We have studied the effect of LHRH and neuropeptide Y (NPY) on prolactin (PRL) mRNA levels in pituitary reaggregate cell cultures from 14-day-old female rats, by means of in situ hybridization and Northern blot analysis. As estimated by computer-image analysis, addition of LHRH on day 5 in culture for 40 h resulted in a 37% increase in the total cytoplasmic areas of cells containing PRL mRNA, visualized using a digoxigenin-labelled PRL cRNA. The size of individual PRL-expressing cells was not influenced, nor was the content of PRL mRNA per cell.
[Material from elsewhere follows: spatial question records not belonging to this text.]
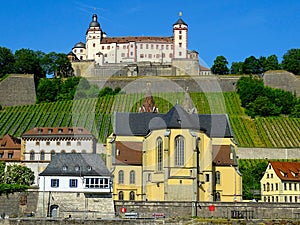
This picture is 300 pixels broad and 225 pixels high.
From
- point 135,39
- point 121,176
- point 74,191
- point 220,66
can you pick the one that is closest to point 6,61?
point 135,39

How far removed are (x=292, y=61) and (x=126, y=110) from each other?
185 ft

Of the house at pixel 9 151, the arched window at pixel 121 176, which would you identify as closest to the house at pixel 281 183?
the arched window at pixel 121 176

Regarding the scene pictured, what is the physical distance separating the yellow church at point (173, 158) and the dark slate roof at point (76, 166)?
7458 mm

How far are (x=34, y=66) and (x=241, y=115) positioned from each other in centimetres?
5951

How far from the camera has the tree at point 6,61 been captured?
159875 mm

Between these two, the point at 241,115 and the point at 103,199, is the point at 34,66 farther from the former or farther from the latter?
the point at 103,199

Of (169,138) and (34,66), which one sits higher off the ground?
(34,66)

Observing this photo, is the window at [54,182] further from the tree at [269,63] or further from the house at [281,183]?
the tree at [269,63]

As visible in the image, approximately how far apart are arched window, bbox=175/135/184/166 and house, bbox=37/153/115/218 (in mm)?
8949

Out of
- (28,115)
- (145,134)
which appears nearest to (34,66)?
(28,115)

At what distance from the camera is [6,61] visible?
162875 millimetres

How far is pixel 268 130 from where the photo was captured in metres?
119

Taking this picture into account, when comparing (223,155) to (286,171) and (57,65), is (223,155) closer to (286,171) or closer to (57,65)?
(286,171)

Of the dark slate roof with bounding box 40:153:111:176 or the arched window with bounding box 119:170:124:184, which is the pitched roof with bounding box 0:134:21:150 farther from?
the dark slate roof with bounding box 40:153:111:176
A similar effect of LHRH was found by dot blot hybridization of extracted RNA. PRL mRNA levels were not affected by NPY. LHRH induced a 29% increase in the number of PRL mRNA-expressing cells processing through the S phase of the cell cycle, visualized by the incorporation of [3H]thymidine ([3H]T) into DNA over 16 h. The fraction of [3H]T-labelled cells was 10–12% of the total cell population. NPY did not influence the number of [3H]T-positive cells expressing PRL mRNA, but completely blocked the effect of LHRH on the latter population.
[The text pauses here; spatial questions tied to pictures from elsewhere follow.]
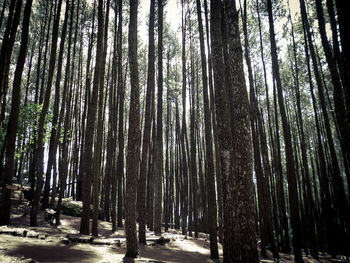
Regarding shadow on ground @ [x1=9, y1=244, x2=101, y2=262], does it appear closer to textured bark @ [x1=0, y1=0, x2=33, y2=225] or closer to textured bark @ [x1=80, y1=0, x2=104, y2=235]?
textured bark @ [x1=80, y1=0, x2=104, y2=235]

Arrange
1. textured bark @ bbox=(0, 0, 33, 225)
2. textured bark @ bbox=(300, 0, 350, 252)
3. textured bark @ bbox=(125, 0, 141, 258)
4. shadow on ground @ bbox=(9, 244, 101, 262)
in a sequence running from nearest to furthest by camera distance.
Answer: shadow on ground @ bbox=(9, 244, 101, 262)
textured bark @ bbox=(125, 0, 141, 258)
textured bark @ bbox=(0, 0, 33, 225)
textured bark @ bbox=(300, 0, 350, 252)

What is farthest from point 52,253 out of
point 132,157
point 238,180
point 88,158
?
point 238,180

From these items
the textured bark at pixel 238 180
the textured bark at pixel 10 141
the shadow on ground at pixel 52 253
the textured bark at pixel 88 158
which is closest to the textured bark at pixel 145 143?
the textured bark at pixel 88 158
The present data suggest that LHRH, probably via a paracrine action of gonadotrophs, stimulates the recruitment of new lactotrophs, an action which is negatively modulated by NPY. Since the magnitude of this effect was the same in the total pituitary cell population as in cells processing through the S phase of the cell cycle and presumably mitosis, recruitment of lactotrophs seems to be based on differentiation of progenitor or immature cells into PRL-expressing cells, rather than on a mitogenic action on pre-existing lactotrophs alone.